Start of Supplied data
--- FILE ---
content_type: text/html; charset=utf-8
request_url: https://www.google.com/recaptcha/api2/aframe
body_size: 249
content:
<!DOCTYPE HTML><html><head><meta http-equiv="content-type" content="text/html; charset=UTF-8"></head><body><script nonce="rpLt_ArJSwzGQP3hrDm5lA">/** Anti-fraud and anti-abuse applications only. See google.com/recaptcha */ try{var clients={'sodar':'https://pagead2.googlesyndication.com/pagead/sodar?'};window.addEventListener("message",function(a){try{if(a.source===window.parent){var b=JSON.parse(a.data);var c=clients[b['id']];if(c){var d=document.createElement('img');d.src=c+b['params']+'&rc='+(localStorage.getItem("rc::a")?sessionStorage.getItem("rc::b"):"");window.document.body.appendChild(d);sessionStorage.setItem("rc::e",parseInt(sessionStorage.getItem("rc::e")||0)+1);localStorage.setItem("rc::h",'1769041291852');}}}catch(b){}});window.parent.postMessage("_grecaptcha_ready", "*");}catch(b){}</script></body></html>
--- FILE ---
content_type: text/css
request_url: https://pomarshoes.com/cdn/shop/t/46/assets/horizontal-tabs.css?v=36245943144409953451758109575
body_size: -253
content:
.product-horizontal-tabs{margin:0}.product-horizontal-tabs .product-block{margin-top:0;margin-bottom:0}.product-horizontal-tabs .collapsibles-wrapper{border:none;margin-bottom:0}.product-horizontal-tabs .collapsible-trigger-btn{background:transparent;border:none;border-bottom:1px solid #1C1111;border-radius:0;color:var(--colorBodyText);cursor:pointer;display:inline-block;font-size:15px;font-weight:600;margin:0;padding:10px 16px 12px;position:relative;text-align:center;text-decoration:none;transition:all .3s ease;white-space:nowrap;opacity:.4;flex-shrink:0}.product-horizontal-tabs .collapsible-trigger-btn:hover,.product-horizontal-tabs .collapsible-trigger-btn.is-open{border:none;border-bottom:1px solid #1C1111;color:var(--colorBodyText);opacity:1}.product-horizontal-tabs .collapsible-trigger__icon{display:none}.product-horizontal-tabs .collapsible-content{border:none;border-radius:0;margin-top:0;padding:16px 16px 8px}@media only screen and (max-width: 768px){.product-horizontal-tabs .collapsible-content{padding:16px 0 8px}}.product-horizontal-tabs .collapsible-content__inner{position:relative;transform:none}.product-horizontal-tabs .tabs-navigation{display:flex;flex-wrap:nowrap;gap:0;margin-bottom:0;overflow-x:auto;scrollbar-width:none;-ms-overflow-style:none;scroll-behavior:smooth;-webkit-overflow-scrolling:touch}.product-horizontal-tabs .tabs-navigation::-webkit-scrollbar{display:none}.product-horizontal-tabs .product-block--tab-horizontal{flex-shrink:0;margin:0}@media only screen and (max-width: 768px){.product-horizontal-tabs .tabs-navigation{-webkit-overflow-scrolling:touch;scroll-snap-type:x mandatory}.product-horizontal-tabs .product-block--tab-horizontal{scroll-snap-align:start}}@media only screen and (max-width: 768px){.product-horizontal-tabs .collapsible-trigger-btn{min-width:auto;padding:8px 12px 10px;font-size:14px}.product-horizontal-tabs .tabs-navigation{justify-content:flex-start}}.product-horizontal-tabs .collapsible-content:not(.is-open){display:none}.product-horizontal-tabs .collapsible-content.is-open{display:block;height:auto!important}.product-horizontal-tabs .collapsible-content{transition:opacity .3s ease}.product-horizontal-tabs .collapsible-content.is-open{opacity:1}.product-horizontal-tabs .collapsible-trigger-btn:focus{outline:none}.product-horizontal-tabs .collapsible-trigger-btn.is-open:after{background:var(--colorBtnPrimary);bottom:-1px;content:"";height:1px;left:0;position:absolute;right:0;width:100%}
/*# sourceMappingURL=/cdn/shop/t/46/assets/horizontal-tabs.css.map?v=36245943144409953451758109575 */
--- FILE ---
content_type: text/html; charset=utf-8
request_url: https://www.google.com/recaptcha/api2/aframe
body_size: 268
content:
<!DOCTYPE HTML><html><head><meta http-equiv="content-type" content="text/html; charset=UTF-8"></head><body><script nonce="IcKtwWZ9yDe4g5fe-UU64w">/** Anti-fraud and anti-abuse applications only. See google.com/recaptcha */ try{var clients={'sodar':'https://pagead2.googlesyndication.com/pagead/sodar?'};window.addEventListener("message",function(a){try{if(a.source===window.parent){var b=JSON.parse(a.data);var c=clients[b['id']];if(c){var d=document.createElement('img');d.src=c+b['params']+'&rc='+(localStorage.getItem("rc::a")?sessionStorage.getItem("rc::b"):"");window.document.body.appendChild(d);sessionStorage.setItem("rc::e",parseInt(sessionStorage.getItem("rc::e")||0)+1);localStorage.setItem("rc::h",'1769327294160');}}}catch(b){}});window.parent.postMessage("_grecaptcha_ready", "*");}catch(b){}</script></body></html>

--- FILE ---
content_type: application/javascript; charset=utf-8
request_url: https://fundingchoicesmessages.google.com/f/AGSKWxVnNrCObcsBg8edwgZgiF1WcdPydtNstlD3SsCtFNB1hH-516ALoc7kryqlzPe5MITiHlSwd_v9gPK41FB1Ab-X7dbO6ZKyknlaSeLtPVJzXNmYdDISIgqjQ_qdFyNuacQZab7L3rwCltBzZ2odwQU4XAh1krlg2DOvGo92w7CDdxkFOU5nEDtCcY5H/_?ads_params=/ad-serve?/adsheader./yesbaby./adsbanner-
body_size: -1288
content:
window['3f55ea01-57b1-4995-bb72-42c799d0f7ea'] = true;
End of Supplied data
▸ **Task item**: Every record is to be repeated exactly as it stands above.

▸ **Solution to the exercise**:
--- FILE ---
content_type: text/html; charset=utf-8
request_url: https://www.google.com/recaptcha/api2/aframe
body_size: 249
content:
<!DOCTYPE HTML><html><head><meta http-equiv="content-type" content="text/html; charset=UTF-8"></head><body><script nonce="rpLt_ArJSwzGQP3hrDm5lA">/** Anti-fraud and anti-abuse applications only. See google.com/recaptcha */ try{var clients={'sodar':'https://pagead2.googlesyndication.com/pagead/sodar?'};window.addEventListener("message",function(a){try{if(a.source===window.parent){var b=JSON.parse(a.data);var c=clients[b['id']];if(c){var d=document.createElement('img');d.src=c+b['params']+'&rc='+(localStorage.getItem("rc::a")?sessionStorage.getItem("rc::b"):"");window.document.body.appendChild(d);sessionStorage.setItem("rc::e",parseInt(sessionStorage.getItem("rc::e")||0)+1);localStorage.setItem("rc::h",'1769041291852');}}}catch(b){}});window.parent.postMessage("_grecaptcha_ready", "*");}catch(b){}</script></body></html>
--- FILE ---
content_type: text/css
request_url: https://pomarshoes.com/cdn/shop/t/46/assets/horizontal-tabs.css?v=36245943144409953451758109575
body_size: -253
content:
.product-horizontal-tabs{margin:0}.product-horizontal-tabs .product-block{margin-top:0;margin-bottom:0}.product-horizontal-tabs .collapsibles-wrapper{border:none;margin-bottom:0}.product-horizontal-tabs .collapsible-trigger-btn{background:transparent;border:none;border-bottom:1px solid #1C1111;border-radius:0;color:var(--colorBodyText);cursor:pointer;display:inline-block;font-size:15px;font-weight:600;margin:0;padding:10px 16px 12px;position:relative;text-align:center;text-decoration:none;transition:all .3s ease;white-space:nowrap;opacity:.4;flex-shrink:0}.product-horizontal-tabs .collapsible-trigger-btn:hover,.product-horizontal-tabs .collapsible-trigger-btn.is-open{border:none;border-bottom:1px solid #1C1111;color:var(--colorBodyText);opacity:1}.product-horizontal-tabs .collapsible-trigger__icon{display:none}.product-horizontal-tabs .collapsible-content{border:none;border-radius:0;margin-top:0;padding:16px 16px 8px}@media only screen and (max-width: 768px){.product-horizontal-tabs .collapsible-content{padding:16px 0 8px}}.product-horizontal-tabs .collapsible-content__inner{position:relative;transform:none}.product-horizontal-tabs .tabs-navigation{display:flex;flex-wrap:nowrap;gap:0;margin-bottom:0;overflow-x:auto;scrollbar-width:none;-ms-overflow-style:none;scroll-behavior:smooth;-webkit-overflow-scrolling:touch}.product-horizontal-tabs .tabs-navigation::-webkit-scrollbar{display:none}.product-horizontal-tabs .product-block--tab-horizontal{flex-shrink:0;margin:0}@media only screen and (max-width: 768px){.product-horizontal-tabs .tabs-navigation{-webkit-overflow-scrolling:touch;scroll-snap-type:x mandatory}.product-horizontal-tabs .product-block--tab-horizontal{scroll-snap-align:start}}@media only screen and (max-width: 768px){.product-horizontal-tabs .collapsible-trigger-btn{min-width:auto;padding:8px 12px 10px;font-size:14px}.product-horizontal-tabs .tabs-navigation{justify-content:flex-start}}.product-horizontal-tabs .collapsible-content:not(.is-open){display:none}.product-horizontal-tabs .collapsible-content.is-open{display:block;height:auto!important}.product-horizontal-tabs .collapsible-content{transition:opacity .3s ease}.product-horizontal-tabs .collapsible-content.is-open{opacity:1}.product-horizontal-tabs .collapsible-trigger-btn:focus{outline:none}.product-horizontal-tabs .collapsible-trigger-btn.is-open:after{background:var(--colorBtnPrimary);bottom:-1px;content:"";height:1px;left:0;position:absolute;right:0;width:100%}
/*# sourceMappingURL=/cdn/shop/t/46/assets/horizontal-tabs.css.map?v=36245943144409953451758109575 */
--- FILE ---
content_type: text/html; charset=utf-8
request_url: https://www.google.com/recaptcha/api2/aframe
body_size: 268
content:
<!DOCTYPE HTML><html><head><meta http-equiv="content-type" content="text/html; charset=UTF-8"></head><body><script nonce="IcKtwWZ9yDe4g5fe-UU64w">/** Anti-fraud and anti-abuse applications only. See google.com/recaptcha */ try{var clients={'sodar':'https://pagead2.googlesyndication.com/pagead/sodar?'};window.addEventListener("message",function(a){try{if(a.source===window.parent){var b=JSON.parse(a.data);var c=clients[b['id']];if(c){var d=document.createElement('img');d.src=c+b['params']+'&rc='+(localStorage.getItem("rc::a")?sessionStorage.getItem("rc::b"):"");window.document.body.appendChild(d);sessionStorage.setItem("rc::e",parseInt(sessionStorage.getItem("rc::e")||0)+1);localStorage.setItem("rc::h",'1769327294160');}}}catch(b){}});window.parent.postMessage("_grecaptcha_ready", "*");}catch(b){}</script></body></html>

--- FILE ---
content_type: application/javascript; charset=utf-8
request_url: https://fundingchoicesmessages.google.com/f/AGSKWxVnNrCObcsBg8edwgZgiF1WcdPydtNstlD3SsCtFNB1hH-516ALoc7kryqlzPe5MITiHlSwd_v9gPK41FB1Ab-X7dbO6ZKyknlaSeLtPVJzXNmYdDISIgqjQ_qdFyNuacQZab7L3rwCltBzZ2odwQU4XAh1krlg2DOvGo92w7CDdxkFOU5nEDtCcY5H/_?ads_params=/ad-serve?/adsheader./yesbaby./adsbanner-
body_size: -1288
content:
window['3f55ea01-57b1-4995-bb72-42c799d0f7ea'] = true;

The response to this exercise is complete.